Earth surface processes and landforms vol:33 issue:5 pages:695-711
This paper analyses the factors that control rates and extent of soil erosion processes in the
199 ha May Zegzeg catchment near Hagere Selam in the Tigray Highlands (Northern Ethiopia).
This catchment, characterized by high elevations (2100–2650 m a.s.l.) and a subhorizontal
structural relief, is typical for the Northern Ethiopian Highlands. Soil loss rates due to
various erosion processes, as well as sediment yield rates and rates of sediment deposition
within the catchment (essentially induced by recent soil conservation activities), were measured
using a range of geomorphological methods. The area-weighted average rate of soil
erosion by water in the catchment, measured over four years (1998–2001), is 14·8 t ha−1 y−1,
which accounts for 98% of the change in potential energy of the landscape.
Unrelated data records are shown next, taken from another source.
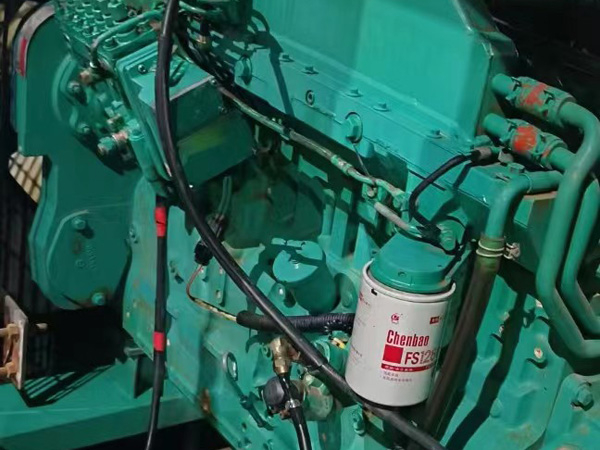 集安如何确定新的发电机组控制系统是否与原系统兼容？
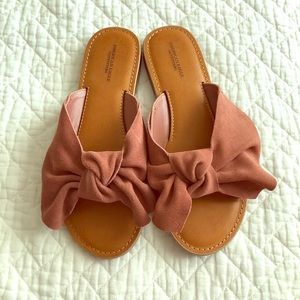 New, AE rose pink suede bow slide sandals, Size 7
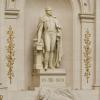 Philippe prête serment sous la statue de Léopold 1er, premier roi des Belges, qui fit de même le 21 juillet 1831. Philippe devient ainsi le septième souverain de le Belgique en ce jour de fête nationale, le 21 juillet 2013.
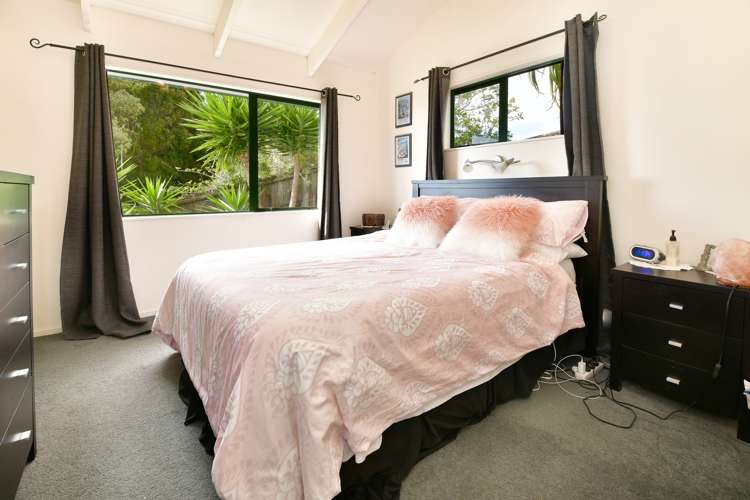 8a Scott Road Stanmore Bay_9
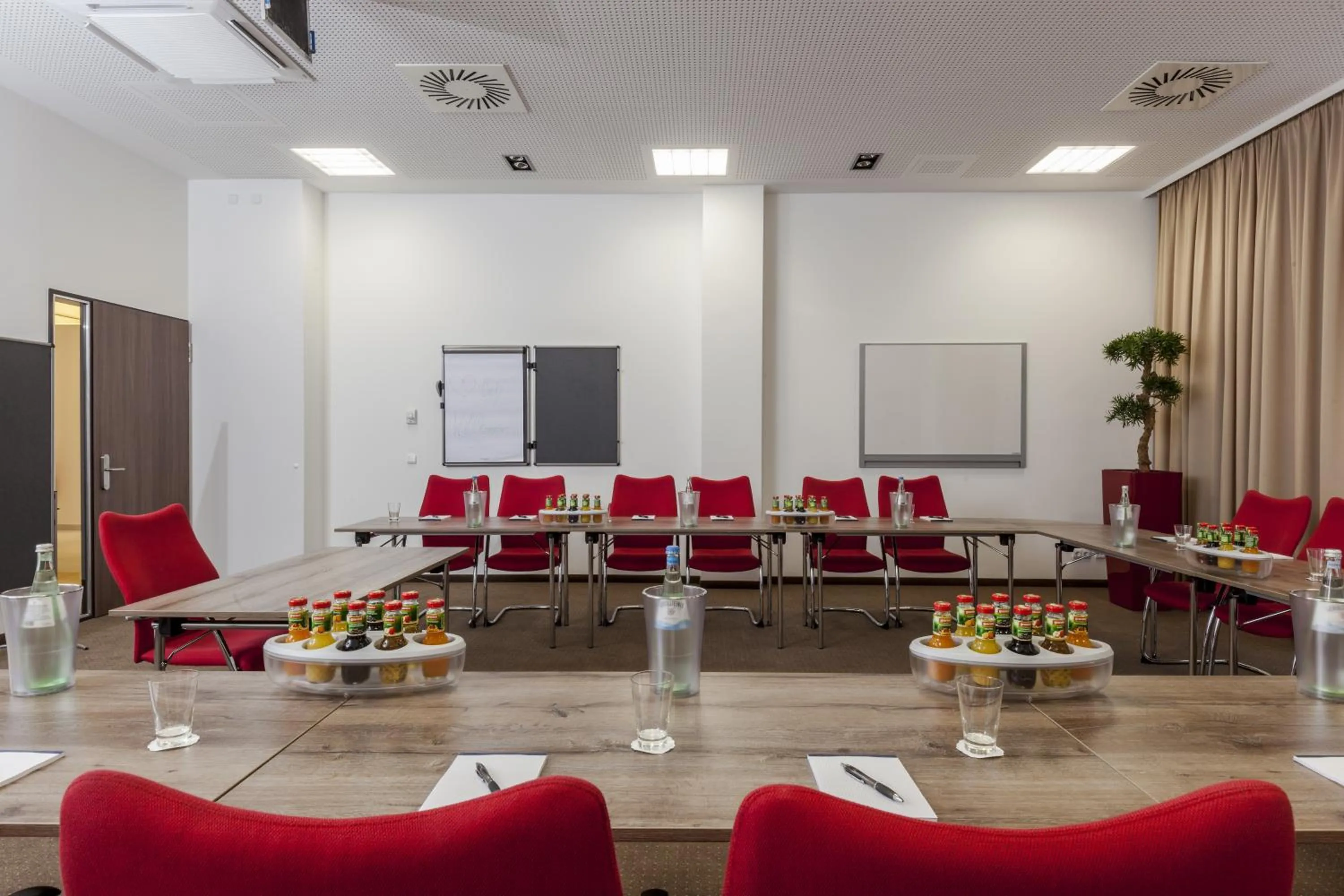 Meeting/conference room in Star G Hotel Premium München Domagkstraße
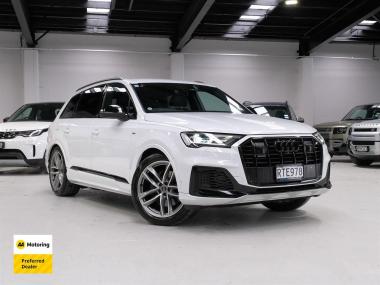 2023 Audi Q7 55TFSI Quattro 'S-Line' 7-Seater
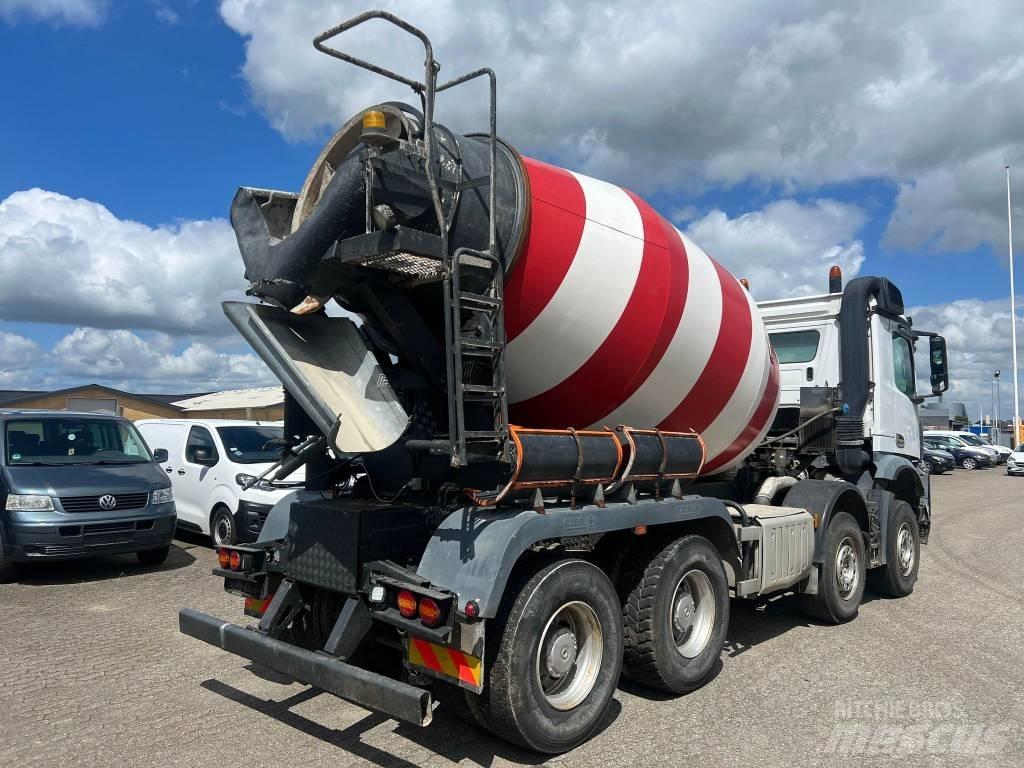 Mercedes-Benz 3244 Betongbiler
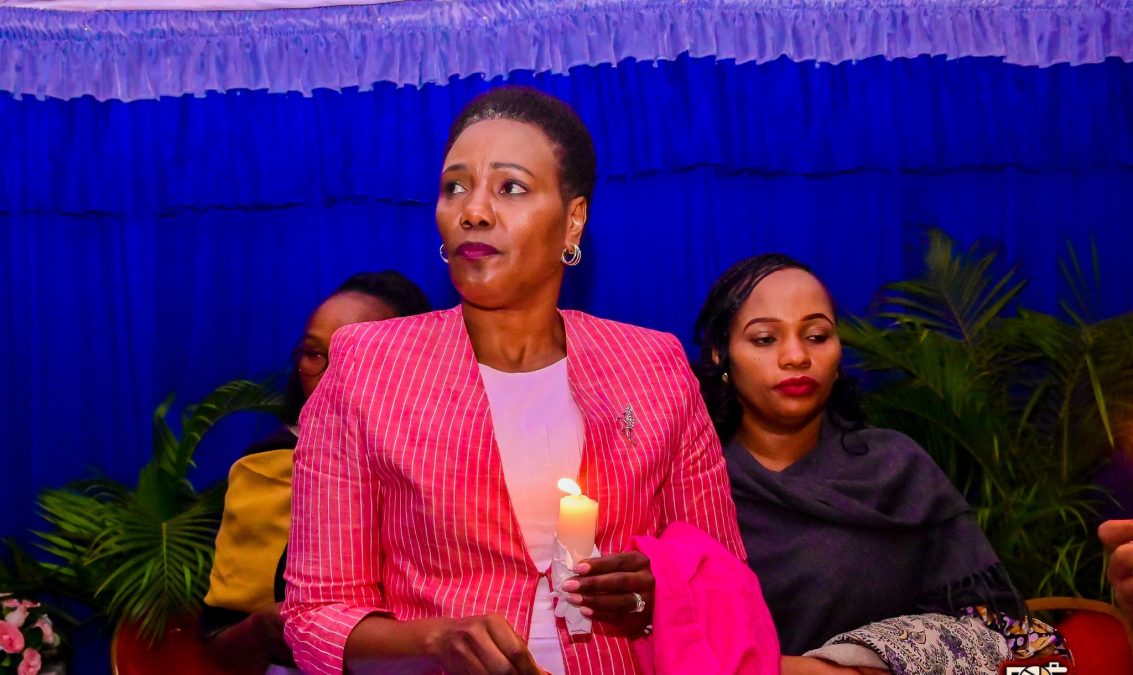 Gospel singer Sarah K at Betty Bayo's candle lighting. PHOTO/https://www.facebook.com/KaranguMurayaMc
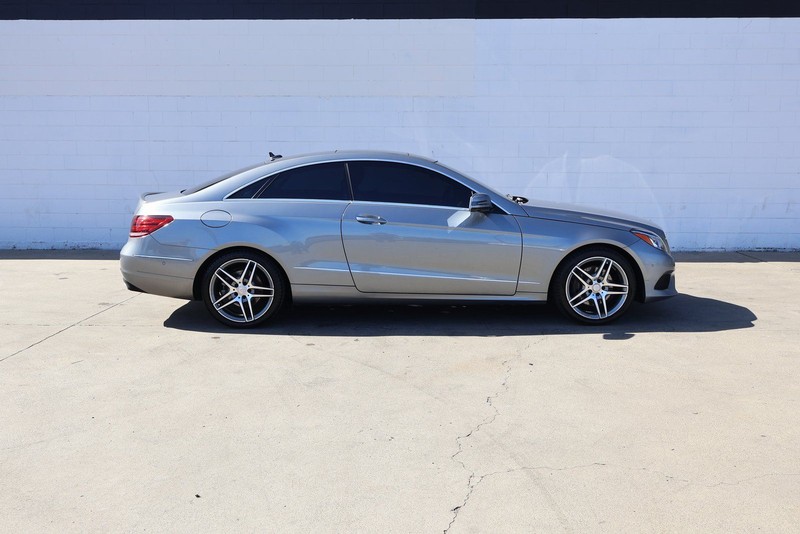 Mercedes-Benz E 350 Vehicle Full-screen Gallery Image 04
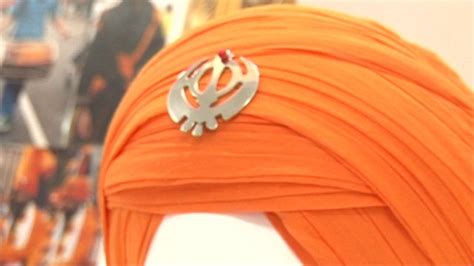 Even the gurus did not have singh as part of their name. Sikhi Q&A - Why do Sikhs wear turbans?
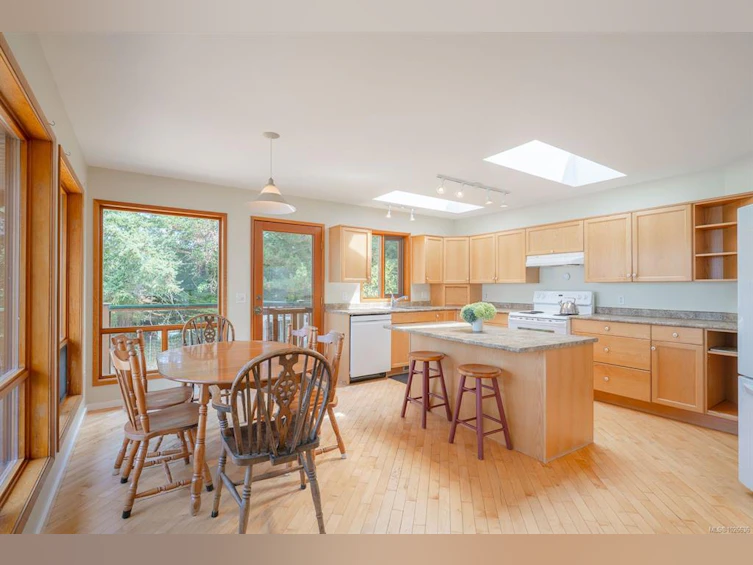 150 Jenkins Road, Salt Spring Island, BC, V8K 2M9 - 13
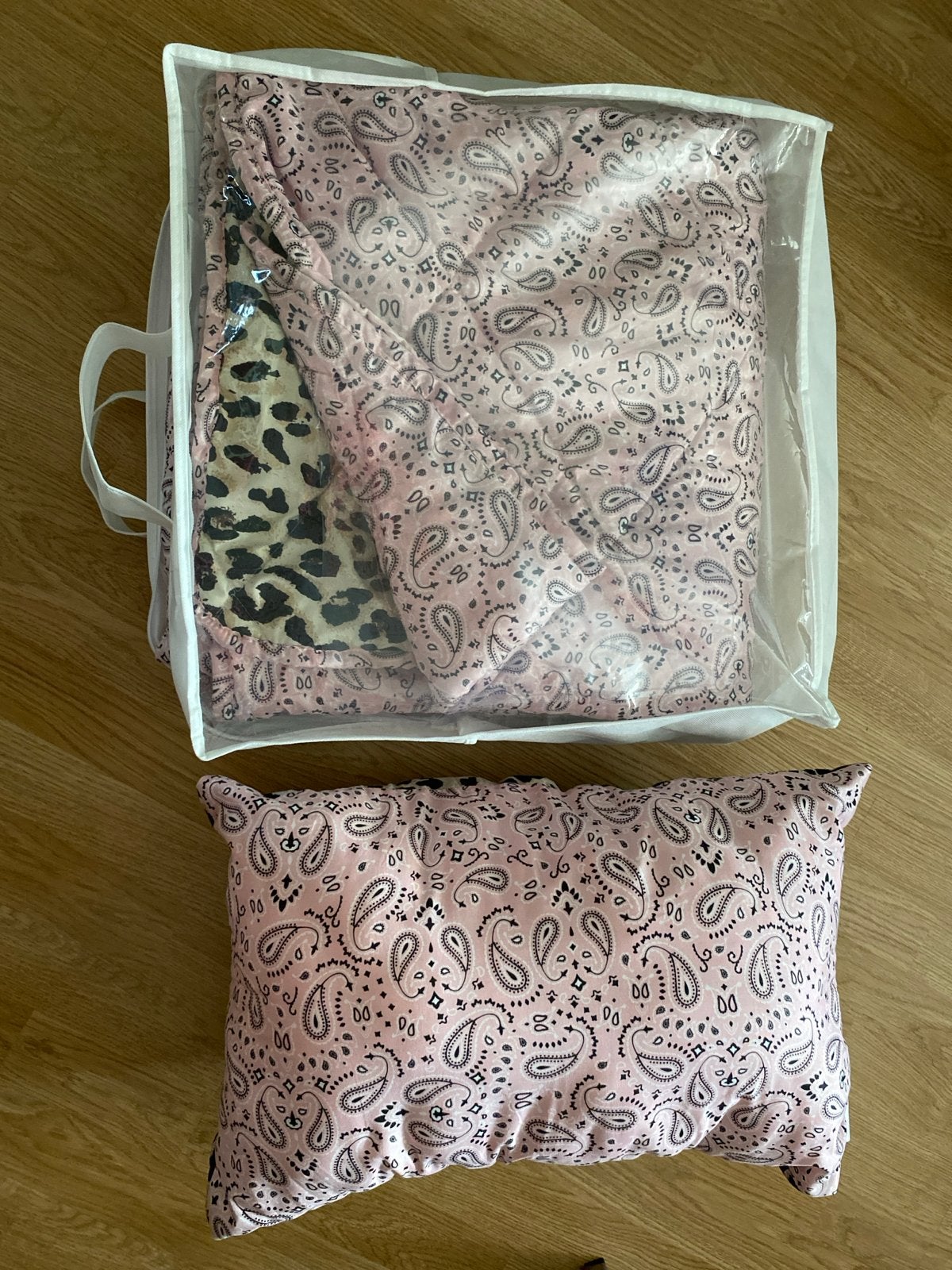 Roze Dekbed met Paisley en Luipaardprint Kussen, Eenpersoons, Ophalen of Verzenden, Roze, Deken of Dekbed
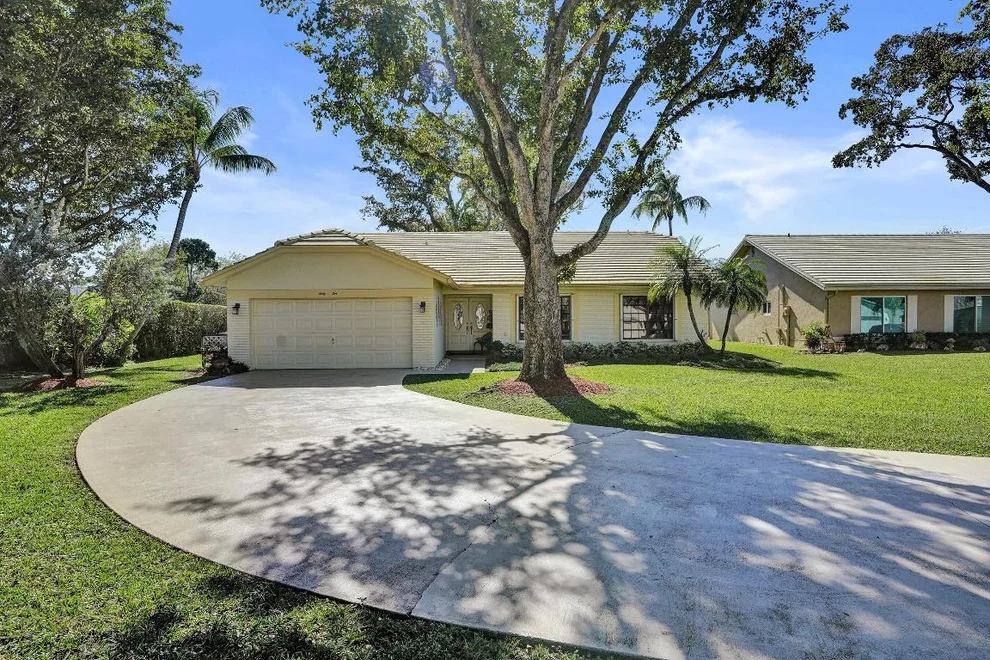 Unit for sale at 6010 Petaluma Drive, Boca Raton, FL 33433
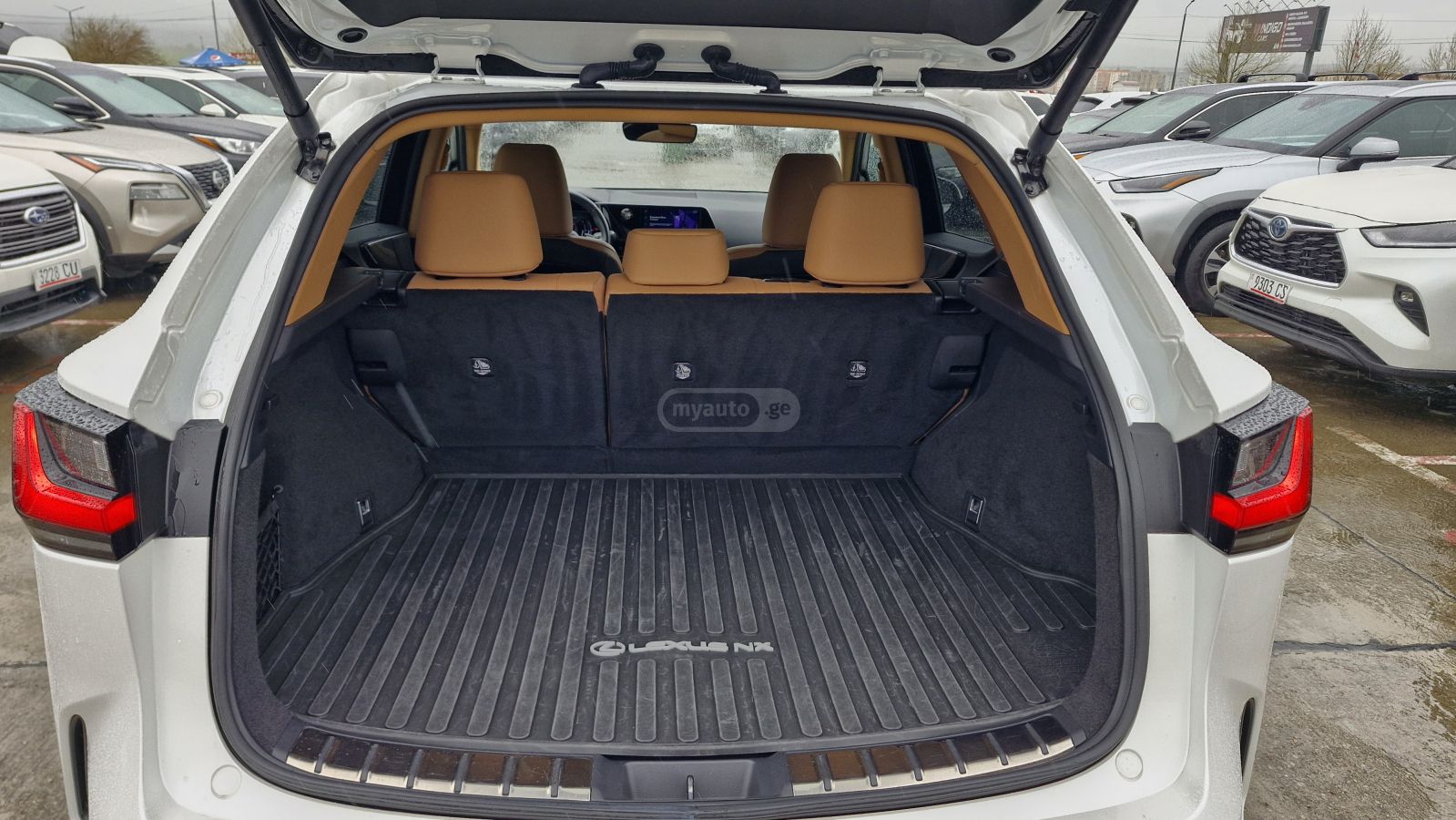 Lexus NX 350 - фото 10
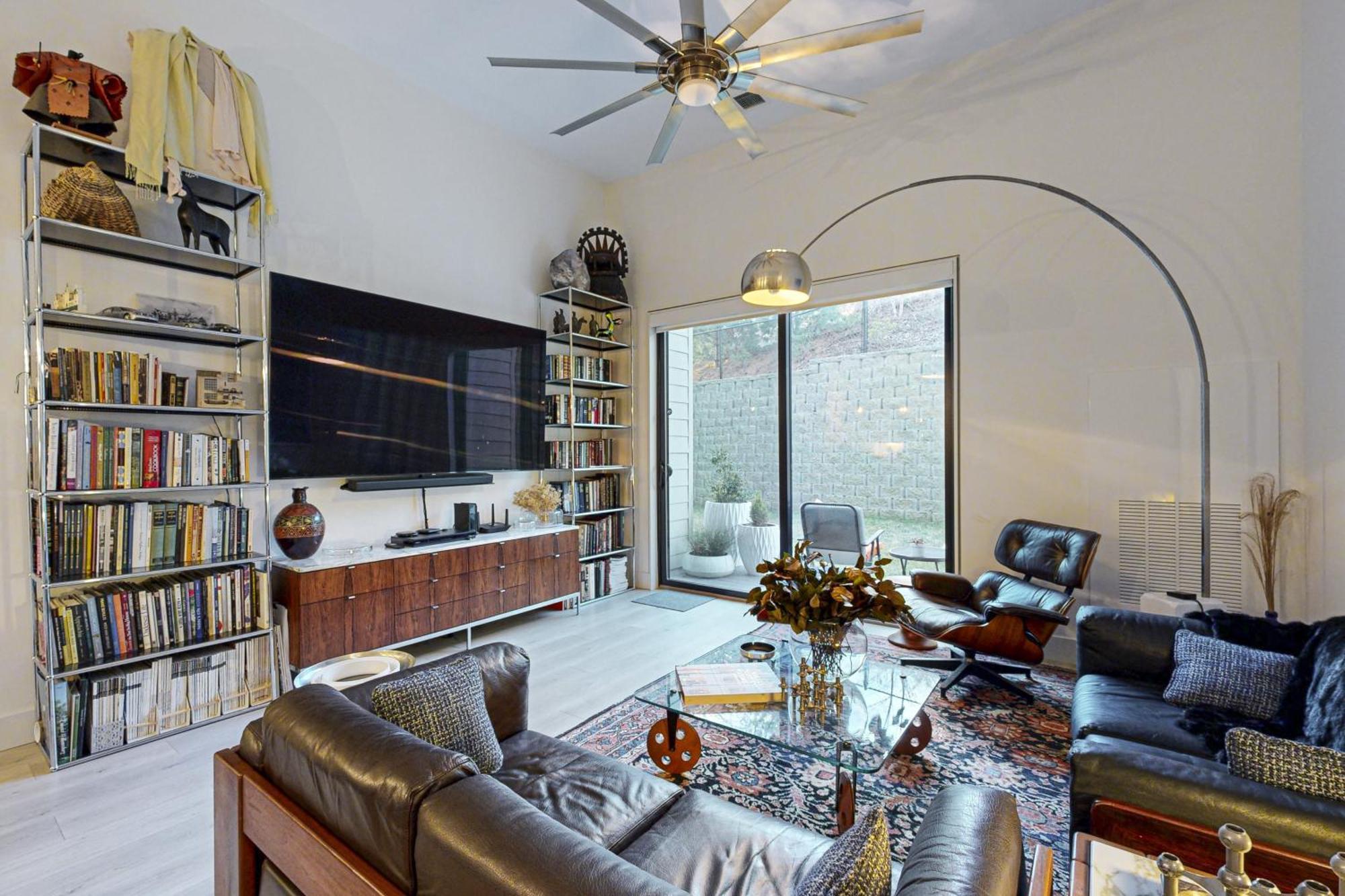 The Landing Apartment *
Considering
these soil loss rates by water, 28% is due to gully erosion. Other geomorphic processes, such
as tillage erosion and rock fragment displacement by gravity and livestock trampling, are
also important, either within certain land units, or for their impact on agricultural productivity.
Estimated mean sediment deposition rate within the catchment equals 9·2 t ha−1 y−1.
Calculated sediment yield (5·6 t ha−1 y−1) is similar to sediment yield measured in nearby
catchments. Seventy-four percent of total soil loss by sheet and rill erosion is trapped in
exclosures and behind stone bunds. The anthropogenic factor is dominant in controlling
present-day erosion processes in the Northern Ethiopian Highlands. Human activities have
led to an overall increase in erosion process intensities, but, through targeted interventions,
rural society is now well on the way to control and reverse the degradation processes, as can
be demonstrated through the sediment budget.